For most of last month, I tried writing, I felt pissed off at myself for failing yet another deadline after failing the one in June, but I just couldn’t. My family took a 10-day trip, which I refused to go along with, and I just felt far too exhausted emotionally and physically to do much of anything. I felt emotional and physical exhaustion because I had been so demanding of myself to finish on time, but it felt like I just collapsed inward from emotional exhaustion due to all these competing factors and my own ire at myself. I had to focus on self-care, because everything was tiring me out. I felt horrible because it seemed at one point like I was making excuses, but the more rational part of my brain shut that thought down by repudiating it with the argument that such a sentiment was mere self-loathing and demanded I focus on my emotional health instead of being stuck with highly flawed reasoning. I had to take a break for those ten days and just watch some anime, listen to music, and read something unrelated to the topics I’d been writing about to calm myself. It was wrong for me to feel self-contempt for doing this, I had to remind myself of that and remember that I’m just a fallible human being who makes mistakes. Therefore, falling short sometimes, even for prolonged periods in this case due to the circumstances, is okay.

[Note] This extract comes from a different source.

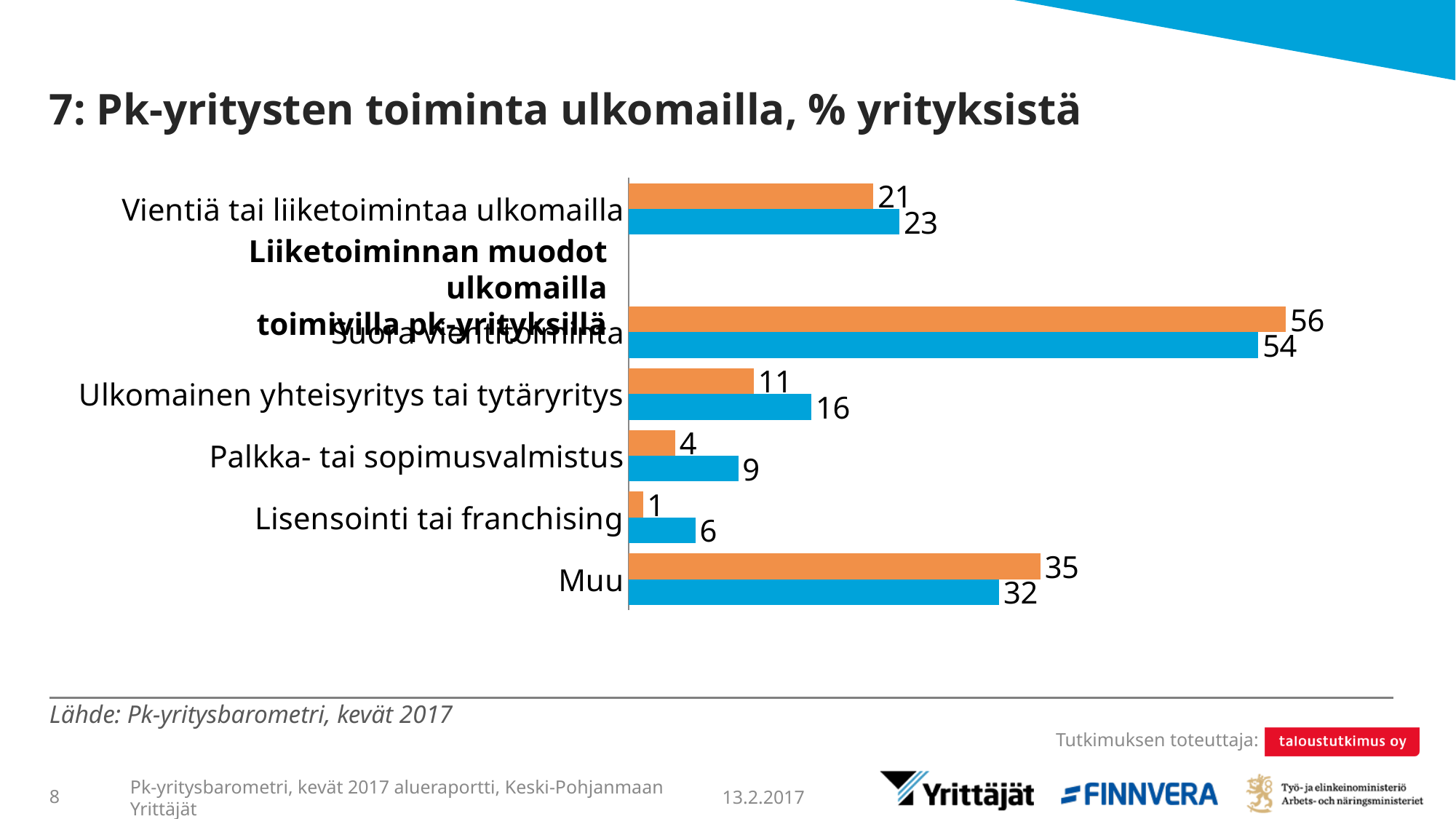
How many categories are shown on the chart? 6 What is the value of the orange bar for Suora vientitoiminta? 56 For Vientiä tai liiketoimintaa ulkomailla, which bar is larger, the orange or the blue? blue What type of chart is shown on the slide? bar chart Which category has the highest orange bar value? Suora vientitoiminta What is the value of the blue bar for Ulkomainen yhteisyritys tai tytäryritys? 16 What is the difference between the blue and orange bar values for Palkka- tai sopimusvalmistus? 5 What is the value of the orange bar for Muu? 35 What is the difference between the orange and blue bar values for Muu? 3 What is the value of the blue bar for Lisensointi tai franchising? 6 What is the title of the slide? 7: Pk-yritysten toiminta ulkomailla, % yrityksistä Which category has the lowest blue bar value? Lisensointi tai franchising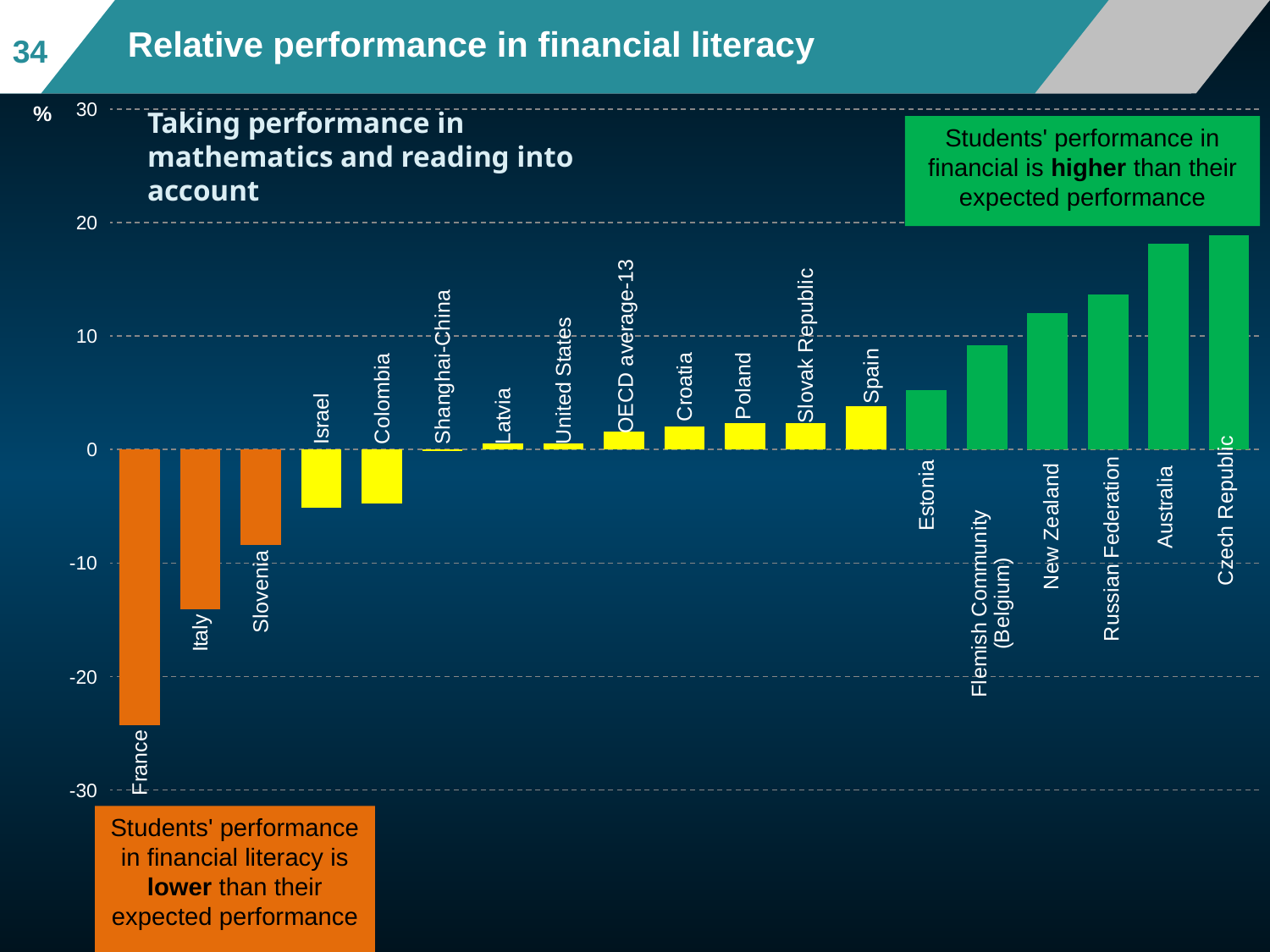
Which category has the highest value in the chart? Czech Republic Is the value for France greater or less than -20? less Is the value for Slovenia greater or less than -10? greater Is the value for Australia greater or less than 10? greater What kind of chart is shown on the slide? bar chart Do the values rise or fall moving from left to right along the x axis? rise Which category has the lowest value in the chart? France Which has the larger value, Russian Federation or New Zealand? Russian Federation How many countries/economies (categories) are plotted in the chart? 19 What colour are the bars for countries whose students perform higher in financial literacy than expected? green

I became preoccupied with rather silly quibbles online too. I sometimes don’t know what the most effective way to change people’s minds is and so I try to push back against many Christian and Islamic apologists online. I try to push back against Hindus who express falsehoods, anti-Muslim bigotry, or nonsensical beliefs too. I’m honestly feeling cynical about the future of Hinduism. At this point, they’re adapting and becoming more like the Abrahamic faiths in their views of women’s sexuality, their views on blasphemy (borrowing, of all things, “phobia” of Hinduism which just reeks of desperation for Abrahamic values similar to Islam’s idiotic Islamophobia), and worst of all, proselytizing Ex-Muslims online similar to born-again Christians. I’ve seen many denounce atheism now despite the fact Hinduism literally created atheism from an anti-theist perspective in 600 BCE. The earliest atheists were from Sanatana Dharma including the Vedic branch of Hinduism and yet many Hindus of India reject this entirely in order to be more “respectable” to the cult of death of Abrahamic theology.

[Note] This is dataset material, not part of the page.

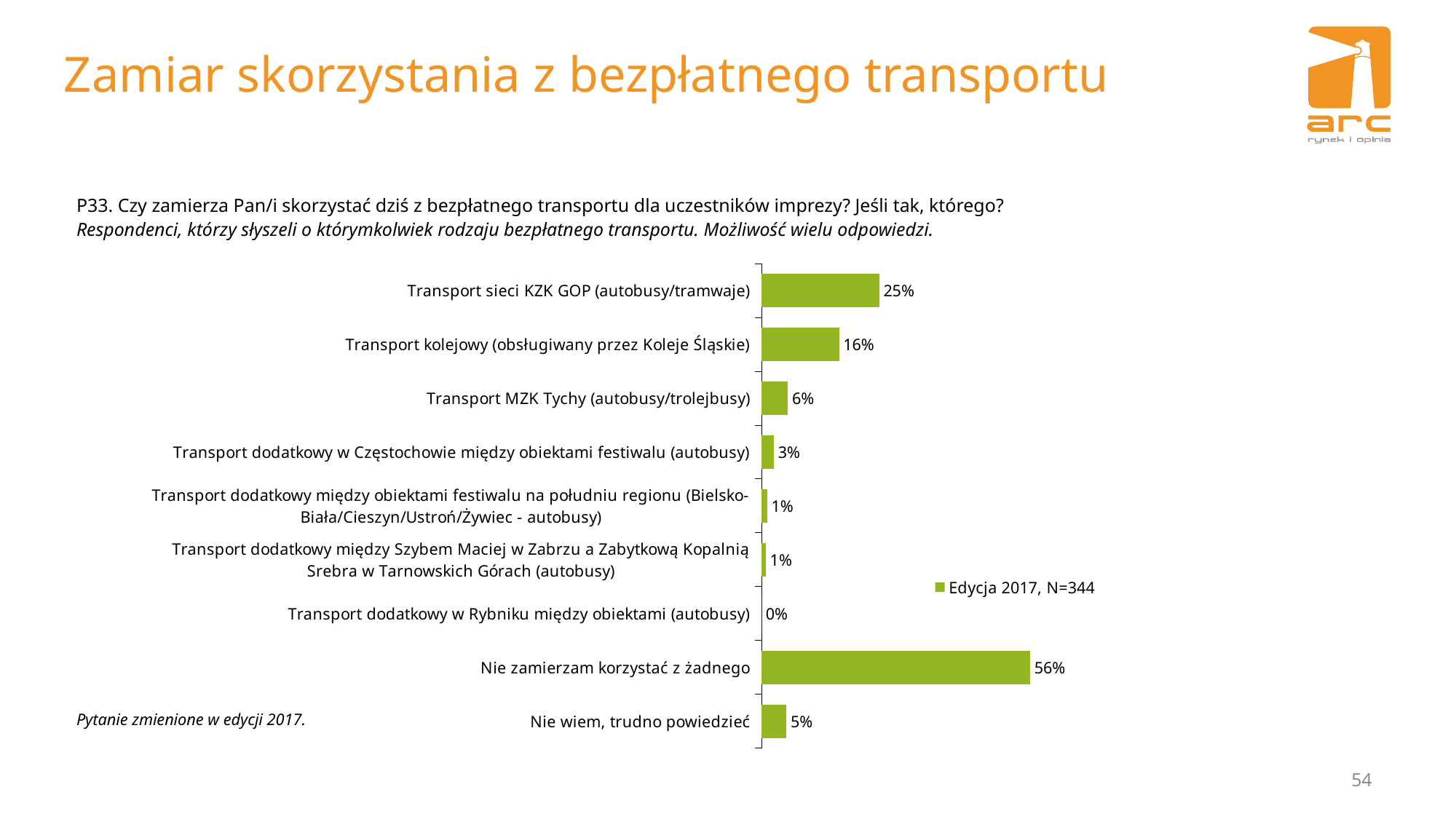
What is the difference between "Nie zamierzam korzystać z żadnego" and "Transport sieci KZK GOP (autobusy/tramwaje)"? 31 percentage points Which category has the highest value? Nie zamierzam korzystać z żadnego What is the value for "Transport sieci KZK GOP (autobusy/tramwaje)"? 25% What is the value for "Nie wiem, trudno powiedzieć"? 5% How many categories are shown in the chart? 9 What is the legend entry of the chart? Edycja 2017, N=344 Which category has the lowest value? Transport dodatkowy w Rybniku między obiektami (autobusy) What kind of chart is shown on the slide? Bar chart What is the value for "Transport MZK Tychy (autobusy/trolejbusy)"? 6% How many series does the legend list? 1 Which is larger: "Transport kolejowy (obsługiwany przez Koleje Śląskie)" or "Transport MZK Tychy (autobusy/trolejbusy)"? Transport kolejowy (obsługiwany przez Koleje Śląskie) What is the value for "Transport kolejowy (obsługiwany przez Koleje Śląskie)"? 16%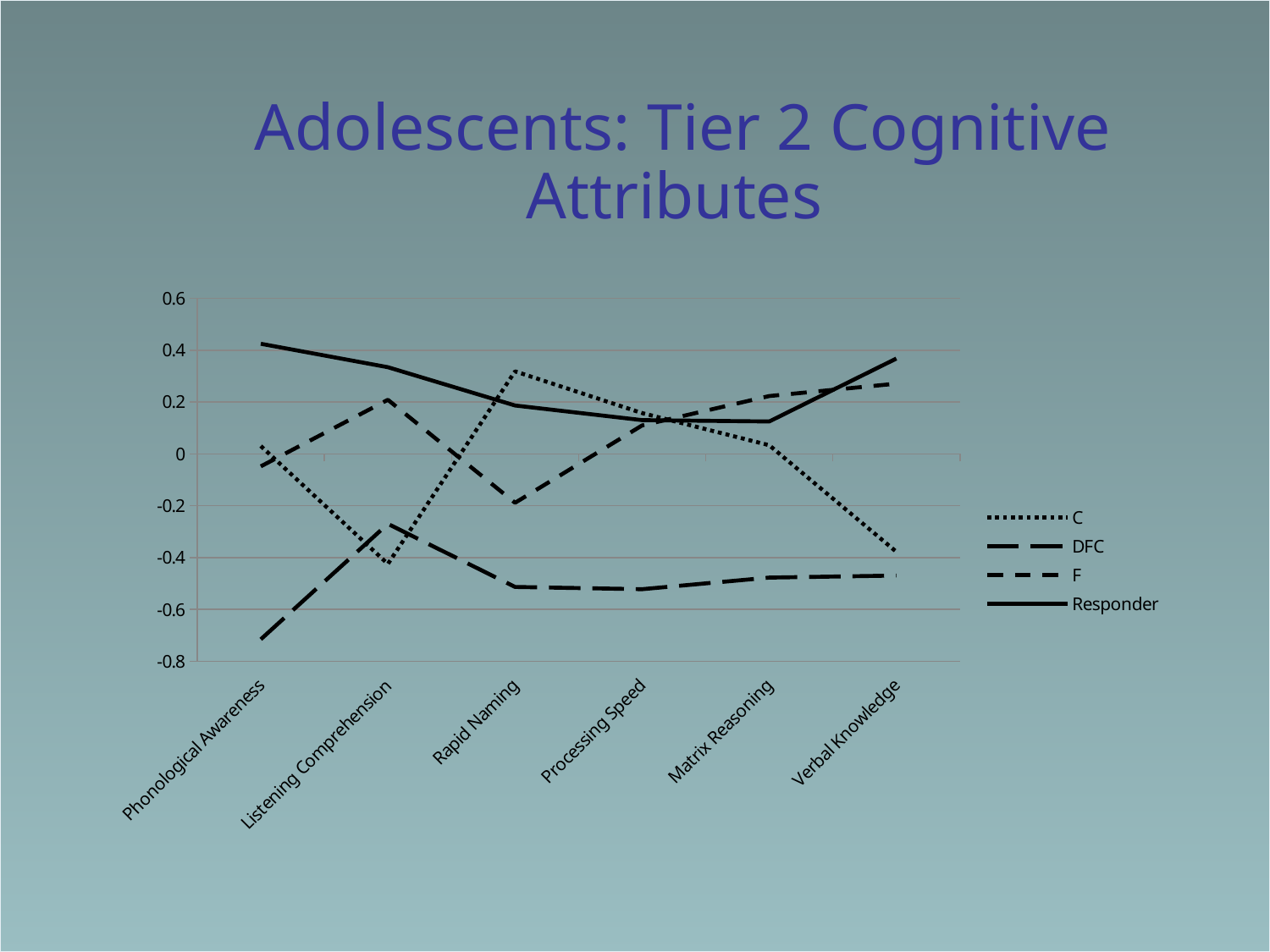
What kind of chart is shown on the slide? line chart Is the value for Responder at Phonological Awareness greater or less than 0.4? greater Is the value for DFC at Phonological Awareness greater or less than -0.6? less Which series is drawn with a solid line? Responder For the C series, which category has the highest value? Rapid Naming At Rapid Naming, which series has the larger value, C or F? C At Phonological Awareness, which series has the larger value, Responder or DFC? Responder For the DFC series, which category has the lowest value? Phonological Awareness How many categories are shown on the x axis? 6 Does the Responder series rise or fall from Phonological Awareness to Matrix Reasoning? fall How many series does the legend list? 4 Is the value for F at Rapid Naming greater or less than 0? less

Nevertheless, I did return to writing shortly after and I’ve finished yet another chapter but . . . well, I expected to write 15-20 pages and found it to be 63 pages. This means I’m only left with 6 pages to keep to the limit of 828 pages for the physical edition of Amazon’s Self-Publishing Content guidelines. As such, I will regrettably have to remove a large portion of the Preface from the physical version because I need space for the final chapter that needs to be written. I’ve already written the conclusion, I just need to write the penultimate chapter and I should be finished. I’m hoping there’ll be no more time lapsed in finishing. It’s amazing how quickly an entire month’s worth of time is consumed and spent. I decided to take yesterday and today off to keep myself from burnout again. I’ve found that paradoxically giving myself a break each hour has made me more productive. It’s similar to the pomodoro technique, but with more time working. I’ll rest easy for a few days and then work to finish it. I strive onwards for completion of this project, it is the hardest project I’ve ever undertaken in my life, and it feels very satisfying.